Ecrit par Soubha Es-Siari I
Après des années difficiles voire tumultueuses, 2024 sera-t-elle enfin une année d’embellie ? La plupart des projections augurent qu’au Maroc, 2024 devrait connaître une notable éclaircie défiant ainsi le léger repli de la conjoncture internationale.
Les pluies d’hiver même venues tardivement et qui se sont poursuivies jusqu’à la mi-avril constituent les prémices d’une certaine embellie pour la campagne agricole et plus précisément pour les composantes de la branche comme les cultures maraîchères, l’arboriculture et l’élevage. Elles auraient même un impact bénéfique sur les céréales et les légumineuses.
Cette amélioration du secteur primaire conjuguée aux évolutions des indicateurs de l’industrie et aux appréciations bien orientées et clairement déclarées des opérateurs à travers les enquêtes de conjoncture laissent présager une croissance en volume du Produit Intérieur Brut de l’ordre de 3,8 % au terme de l’exercice.
L’enquête mensuelle de Bank Al-Maghrib sur les opinions des opérateurs industriels du mois de février révèle par ailleurs une nette hausse sur les trois prochains mois du taux d’utilisation des capacités de production pouvant atteindre 79%.
S’agissant des échanges extérieurs, le déficit commercial s’allège de -1,4% à 90,7 Mds de DH à fin avril 2024 comparativement à la même période de l’année précédente pour un taux de couverture de 62,4 (vs. 61,2% à fin avril 2023).

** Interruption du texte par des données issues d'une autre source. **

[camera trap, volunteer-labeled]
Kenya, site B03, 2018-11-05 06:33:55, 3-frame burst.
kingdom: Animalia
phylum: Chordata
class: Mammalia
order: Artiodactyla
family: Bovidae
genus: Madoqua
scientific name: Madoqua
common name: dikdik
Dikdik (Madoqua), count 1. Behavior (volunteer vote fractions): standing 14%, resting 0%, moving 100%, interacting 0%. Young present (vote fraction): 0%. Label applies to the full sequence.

Cette orientation positive est redevable, d’une part, à la hausse limitée des importations de 1,6% à 241,2 Mds de DH dans le sillage de l’augmentation des achats des produits finis de consommation (53,6 Mds de DH) et, d’autre part, à la progression des exportations de 3,5% à 150,5 Mds de DH drivées par la bonne tenue de l’industrie automobile et aéronautique ainsi que par la reprise des expéditions des produits de phosphates et dérivés.
Autre fait important de la conjoncture économique à signaler est le projet de soutien des Etablissements et Entreprises Publics affectés par les fluctuations internationales des prix. Le Conseil du Gouvernement a récemment adopté un décret relatif à l’ouverture de crédits supplémentaires au Budget Général pour un montant de 14 Mds de DH. Cette rallonge vient renforcer les dépenses de l’Etat initialement fixées à 435,7 Mds de DH dans la Loi de Finances 2024.
Concernant la balance des paiements, le Royaume continue de profiter du bon comportement des flux nets d’IDE et de la reprise des recettes de voyages, lesquels s’améliorent respectivement de 48,6% à 8,3Mds de DH et de 2,4% à 36,8Mds de DH à fin avril 2024.
Sur la foi des indicateurs sus-mentionnés, notre économie semble s’orienter vers un trend favorable, porté par la stratégie ambitieuse du nouveau modèle de développement, par les principales orientations de l’Etat social et par l’ampleur des projets structurants en cours de lancement dans le sillage de sa préparation à accueillir deux grandes échéances la CAN 2025 et la CDM 2030.
Ce cap est indéniablement stratégique, reste à le tenir contre vents et marées qui risquent de surgir à tout moment dans un contexte de plus en plus volatil. C’est tout le mal que nous souhaitons à notre équipe au pouvoir.